(Passage shown Opens)
When there is a lesion in the rather unspecific ‘central’ region, the main consequence is a deficit of nervous excitability which would lead to a deficit of integration through the cortex, determined by the lesion magnitude (neural mass lost). This deficit gives place, according to the experiences achieved, to the dissociation or decomposition of normal perception into its components or qualities, in such a way that the most complex qualities, with greatest nervous excitability (and integration) demand, become lost or ‘delayed’ in greater degree than the most simple ones (with lower excitability demand). Sensations usually considered as elementary are then seen to be decomposed into several functions, one of them being the direction function.
The direction has to be integrated with the other elements of vision, and on a different level with other senses. It's of interest to your point that the vision inversion or tilt could be temporarily corrected in some cases by strong stimulation of a different sense:

In the cases studied, it was remarkable that a strong muscular contraction was very efficient at improving the perception, reducing the functional disgregation significantly. This type of muscular ‘reinforcement’ straightened the tilted vision almost instantly, and simultaneously cleared the vision and dilated the visual field (about five times in case M). Figure 7 shows the perceived inclination of a vertical upright test arrow versus muscular contraction in case M [51]. Other types of reinforcement are, binocular summation, in which one eye reinforces the other, as well as tactile and acoustic stimuli, although their effects are far less dramatic than that obtained with strong muscular contraction.
However, there are many mentions of image inversion and reinversion. I couldn't quite sort out which were normal and which pathological. The paper may have been translated from Spanish or written in English by a non-native speaker. At any rate, the language is difficult in places.

I'm interested in the included cases where this image inversion is associated with seizures. Before this Van Gogh was the only case I'd heard of where seizures caused this. I happened to notice also that inverted images are listed as rare manifestations of migraine aura, which, as you're probably aware, can cause all kinds of visual integration problems.
http://www.severe-headache-expert.co...-migraine.html
 
Jul15-12, 11:05 PM   #34
JD1
 
hia,

try this, place your finger on the side of your nose, next to your eye. Very lightly (dont slip and poke ya sen in the eye, because then we cant do the experiment, lol, :-) ) press on the inside of your eye. Notice a black spot appears on the outside of your vision! Because the image is inverted, what appears to be a sensation on the outside of your eye is actually a sensation on the inside!

Not convinced eh, well try this,

Go into a dark room with a friend, and have him or her look at a small light-emitting object, like a candle. If the room is dark enough, you will be able to see up to three images in his or her pupil. The first image (upright and brighter than the other images) is a reflection off the cornea. The second image (upright and very dim) is a reflection off the eye lens. The third image (dim and inverted) is a reflection off the retina. This third image is the image that is sent to the brain!
(Passage shown Closes)
## Set of tasks
**A.** In the passage on inverted vision, by about how much did strong muscular contraction dilate the visual field in case M?
**B.** From the passage on inverted vision, extract the text starting with "When there is" and going on through "the direction function.".
(Stored data Opens)
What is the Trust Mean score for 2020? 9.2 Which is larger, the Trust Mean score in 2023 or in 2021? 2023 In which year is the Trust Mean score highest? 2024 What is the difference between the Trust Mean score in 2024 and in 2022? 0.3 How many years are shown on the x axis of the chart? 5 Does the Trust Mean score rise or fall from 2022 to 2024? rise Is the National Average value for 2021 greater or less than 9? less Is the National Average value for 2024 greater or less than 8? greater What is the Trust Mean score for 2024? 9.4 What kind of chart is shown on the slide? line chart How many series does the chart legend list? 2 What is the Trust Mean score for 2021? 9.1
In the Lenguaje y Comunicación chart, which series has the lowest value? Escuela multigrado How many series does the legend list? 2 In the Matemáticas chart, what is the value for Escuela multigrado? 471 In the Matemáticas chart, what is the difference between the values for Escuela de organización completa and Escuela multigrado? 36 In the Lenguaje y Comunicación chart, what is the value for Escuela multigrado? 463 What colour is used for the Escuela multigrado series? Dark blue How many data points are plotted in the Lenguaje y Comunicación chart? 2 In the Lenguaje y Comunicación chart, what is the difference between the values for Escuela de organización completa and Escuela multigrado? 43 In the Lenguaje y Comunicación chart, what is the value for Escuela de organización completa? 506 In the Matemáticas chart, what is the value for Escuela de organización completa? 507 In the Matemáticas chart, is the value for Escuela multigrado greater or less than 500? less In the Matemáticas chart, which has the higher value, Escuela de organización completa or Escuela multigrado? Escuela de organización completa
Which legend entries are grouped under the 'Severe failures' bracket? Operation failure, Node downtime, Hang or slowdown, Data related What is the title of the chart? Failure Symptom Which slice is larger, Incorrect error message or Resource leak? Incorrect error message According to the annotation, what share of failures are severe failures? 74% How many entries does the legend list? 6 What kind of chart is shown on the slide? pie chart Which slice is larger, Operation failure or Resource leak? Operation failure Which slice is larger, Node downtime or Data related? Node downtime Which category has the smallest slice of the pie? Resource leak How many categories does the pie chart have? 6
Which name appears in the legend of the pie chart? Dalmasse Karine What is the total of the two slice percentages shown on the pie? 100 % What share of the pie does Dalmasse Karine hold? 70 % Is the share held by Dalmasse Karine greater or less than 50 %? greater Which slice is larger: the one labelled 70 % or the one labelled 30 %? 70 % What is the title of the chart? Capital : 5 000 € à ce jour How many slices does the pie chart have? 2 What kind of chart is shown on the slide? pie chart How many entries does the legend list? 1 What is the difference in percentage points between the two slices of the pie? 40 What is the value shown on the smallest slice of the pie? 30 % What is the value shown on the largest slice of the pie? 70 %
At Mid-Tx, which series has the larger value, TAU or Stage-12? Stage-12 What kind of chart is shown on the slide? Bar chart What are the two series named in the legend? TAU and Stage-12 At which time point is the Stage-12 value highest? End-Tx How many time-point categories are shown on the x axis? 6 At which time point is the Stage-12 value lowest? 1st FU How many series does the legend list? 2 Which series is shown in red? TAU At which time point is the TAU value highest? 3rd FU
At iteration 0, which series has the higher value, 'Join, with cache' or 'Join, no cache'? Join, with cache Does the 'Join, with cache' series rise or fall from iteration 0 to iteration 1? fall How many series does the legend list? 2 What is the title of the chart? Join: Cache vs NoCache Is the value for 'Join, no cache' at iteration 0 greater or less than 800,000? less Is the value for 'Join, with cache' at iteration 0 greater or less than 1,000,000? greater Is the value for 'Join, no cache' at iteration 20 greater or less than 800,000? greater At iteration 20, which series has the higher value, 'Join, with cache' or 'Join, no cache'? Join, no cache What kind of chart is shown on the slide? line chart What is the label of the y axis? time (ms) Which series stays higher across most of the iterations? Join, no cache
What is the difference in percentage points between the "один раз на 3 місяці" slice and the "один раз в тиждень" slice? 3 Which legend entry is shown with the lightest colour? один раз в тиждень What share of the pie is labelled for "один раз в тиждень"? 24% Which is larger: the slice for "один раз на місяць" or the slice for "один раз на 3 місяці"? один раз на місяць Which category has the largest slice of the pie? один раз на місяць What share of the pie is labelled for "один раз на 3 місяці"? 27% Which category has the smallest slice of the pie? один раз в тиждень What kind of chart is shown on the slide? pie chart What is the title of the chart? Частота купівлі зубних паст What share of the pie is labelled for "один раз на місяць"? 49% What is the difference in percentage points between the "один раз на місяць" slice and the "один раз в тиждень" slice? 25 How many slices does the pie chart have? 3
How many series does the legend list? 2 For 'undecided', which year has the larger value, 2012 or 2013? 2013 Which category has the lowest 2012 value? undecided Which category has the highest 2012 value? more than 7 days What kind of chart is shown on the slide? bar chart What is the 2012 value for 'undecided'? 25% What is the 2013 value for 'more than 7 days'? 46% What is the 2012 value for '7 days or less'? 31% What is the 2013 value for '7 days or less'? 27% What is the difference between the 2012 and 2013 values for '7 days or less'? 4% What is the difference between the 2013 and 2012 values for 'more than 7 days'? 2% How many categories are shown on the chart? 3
(Stored data Closes)
## Expected outputs
**A.** About five times.

**B.**
When there is a lesion in the rather unspecific ‘central’ region, the main consequence is a deficit of nervous excitability which would lead to a deficit of integration through the cortex, determined by the lesion magnitude (neural mass lost). This deficit gives place, according to the experiences achieved, to the dissociation or decomposition of normal perception into its components or qualities, in such a way that the most complex qualities, with greatest nervous excitability (and integration) demand, become lost or ‘delayed’ in greater degree than the most simple ones (with lower excitability demand). Sensations usually considered as elementary are then seen to be decomposed into several functions, one of them being the direction function.